Collected data:
════════════════════
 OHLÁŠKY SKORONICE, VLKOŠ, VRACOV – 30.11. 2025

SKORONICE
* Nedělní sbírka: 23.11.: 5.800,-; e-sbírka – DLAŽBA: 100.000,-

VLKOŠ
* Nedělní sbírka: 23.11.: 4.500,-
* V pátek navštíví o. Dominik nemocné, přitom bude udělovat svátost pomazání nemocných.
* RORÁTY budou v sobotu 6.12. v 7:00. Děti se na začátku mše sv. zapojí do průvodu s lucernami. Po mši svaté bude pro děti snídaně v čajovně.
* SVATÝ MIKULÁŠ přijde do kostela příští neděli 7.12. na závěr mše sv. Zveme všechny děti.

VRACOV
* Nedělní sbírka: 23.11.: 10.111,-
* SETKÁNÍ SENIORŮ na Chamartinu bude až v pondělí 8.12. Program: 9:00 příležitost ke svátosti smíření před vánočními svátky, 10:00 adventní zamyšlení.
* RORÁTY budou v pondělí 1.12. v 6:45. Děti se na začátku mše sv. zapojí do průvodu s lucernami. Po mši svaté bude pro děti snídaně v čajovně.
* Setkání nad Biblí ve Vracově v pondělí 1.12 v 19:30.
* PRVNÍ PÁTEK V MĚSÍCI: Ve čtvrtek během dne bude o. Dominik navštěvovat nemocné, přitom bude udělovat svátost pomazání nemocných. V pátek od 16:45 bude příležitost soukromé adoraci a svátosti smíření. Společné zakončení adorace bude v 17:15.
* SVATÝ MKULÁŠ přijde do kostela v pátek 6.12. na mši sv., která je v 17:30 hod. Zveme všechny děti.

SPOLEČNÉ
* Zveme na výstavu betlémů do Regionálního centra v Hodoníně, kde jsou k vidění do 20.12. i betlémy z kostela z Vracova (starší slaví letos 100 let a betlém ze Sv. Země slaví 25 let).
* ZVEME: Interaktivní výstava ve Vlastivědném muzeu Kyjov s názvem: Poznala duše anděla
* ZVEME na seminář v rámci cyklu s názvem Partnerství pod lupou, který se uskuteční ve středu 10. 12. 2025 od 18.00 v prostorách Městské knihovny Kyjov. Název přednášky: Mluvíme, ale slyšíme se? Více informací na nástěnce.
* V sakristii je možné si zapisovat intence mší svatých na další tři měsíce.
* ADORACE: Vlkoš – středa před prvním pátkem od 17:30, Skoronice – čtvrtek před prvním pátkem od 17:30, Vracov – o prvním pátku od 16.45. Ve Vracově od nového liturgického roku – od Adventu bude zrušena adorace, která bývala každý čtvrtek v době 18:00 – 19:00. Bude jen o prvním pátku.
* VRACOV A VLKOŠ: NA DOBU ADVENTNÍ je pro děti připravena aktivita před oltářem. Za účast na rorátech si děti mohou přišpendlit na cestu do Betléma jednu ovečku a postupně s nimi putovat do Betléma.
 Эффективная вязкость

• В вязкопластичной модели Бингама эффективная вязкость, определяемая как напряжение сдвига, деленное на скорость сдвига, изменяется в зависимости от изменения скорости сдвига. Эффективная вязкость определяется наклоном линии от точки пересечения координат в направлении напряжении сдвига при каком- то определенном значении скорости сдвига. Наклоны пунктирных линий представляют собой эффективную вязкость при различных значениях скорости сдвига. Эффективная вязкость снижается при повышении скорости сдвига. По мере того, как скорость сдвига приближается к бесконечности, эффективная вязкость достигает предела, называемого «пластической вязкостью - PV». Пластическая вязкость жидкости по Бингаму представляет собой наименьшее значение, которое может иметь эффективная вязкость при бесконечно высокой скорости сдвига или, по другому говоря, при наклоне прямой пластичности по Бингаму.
════════════════════
> **ABOUT THIS TASK**
Please give the entries above again in full, exactly as written.

> **SOLUTION FOR THIS PROBLEM**
 OHLÁŠKY SKORONICE, VLKOŠ, VRACOV – 30.11. 2025

SKORONICE
* Nedělní sbírka: 23.11.: 5.800,-; e-sbírka – DLAŽBA: 100.000,-

VLKOŠ
* Nedělní sbírka: 23.11.: 4.500,-
* V pátek navštíví o. Dominik nemocné, přitom bude udělovat svátost pomazání nemocných.
* RORÁTY budou v sobotu 6.12. v 7:00. Děti se na začátku mše sv. zapojí do průvodu s lucernami. Po mši svaté bude pro děti snídaně v čajovně.
* SVATÝ MIKULÁŠ přijde do kostela příští neděli 7.12. na závěr mše sv. Zveme všechny děti.

VRACOV
* Nedělní sbírka: 23.11.: 10.111,-
* SETKÁNÍ SENIORŮ na Chamartinu bude až v pondělí 8.12. Program: 9:00 příležitost ke svátosti smíření před vánočními svátky, 10:00 adventní zamyšlení.
* RORÁTY budou v pondělí 1.12. v 6:45. Děti se na začátku mše sv. zapojí do průvodu s lucernami. Po mši svaté bude pro děti snídaně v čajovně.
* Setkání nad Biblí ve Vracově v pondělí 1.12 v 19:30.
* PRVNÍ PÁTEK V MĚSÍCI: Ve čtvrtek během dne bude o. Dominik navštěvovat nemocné, přitom bude udělovat svátost pomazání nemocných. V pátek od 16:45 bude příležitost soukromé adoraci a svátosti smíření. Společné zakončení adorace bude v 17:15.
* SVATÝ MKULÁŠ přijde do kostela v pátek 6.12. na mši sv., která je v 17:30 hod. Zveme všechny děti.

SPOLEČNÉ
* Zveme na výstavu betlémů do Regionálního centra v Hodoníně, kde jsou k vidění do 20.12. i betlémy z kostela z Vracova (starší slaví letos 100 let a betlém ze Sv. Země slaví 25 let).
* ZVEME: Interaktivní výstava ve Vlastivědném muzeu Kyjov s názvem: Poznala duše anděla
* ZVEME na seminář v rámci cyklu s názvem Partnerství pod lupou, který se uskuteční ve středu 10. 12. 2025 od 18.00 v prostorách Městské knihovny Kyjov. Název přednášky: Mluvíme, ale slyšíme se? Více informací na nástěnce.
* V sakristii je možné si zapisovat intence mší svatých na další tři měsíce.
* ADORACE: Vlkoš – středa před prvním pátkem od 17:30, Skoronice – čtvrtek před prvním pátkem od 17:30, Vracov – o prvním pátku od 16.45. Ve Vracově od nového liturgického roku – od Adventu bude zrušena adorace, která bývala každý čtvrtek v době 18:00 – 19:00. Bude jen o prvním pátku.
* VRACOV A VLKOŠ: NA DOBU ADVENTNÍ je pro děti připravena aktivita před oltářem. Za účast na rorátech si děti mohou přišpendlit na cestu do Betléma jednu ovečku a postupně s nimi putovat do Betléma.
 Эффективная вязкость

• В вязкопластичной модели Бингама эффективная вязкость, определяемая как напряжение сдвига, деленное на скорость сдвига, изменяется в зависимости от изменения скорости сдвига. Эффективная вязкость определяется наклоном линии от точки пересечения координат в направлении напряжении сдвига при каком- то определенном значении скорости сдвига. Наклоны пунктирных линий представляют собой эффективную вязкость при различных значениях скорости сдвига. Эффективная вязкость снижается при повышении скорости сдвига. По мере того, как скорость сдвига приближается к бесконечности, эффективная вязкость достигает предела, называемого «пластической вязкостью - PV». Пластическая вязкость жидкости по Бингаму представляет собой наименьшее значение, которое может иметь эффективная вязкость при бесконечно высокой скорости сдвига или, по другому говоря, при наклоне прямой пластичности по Бингаму.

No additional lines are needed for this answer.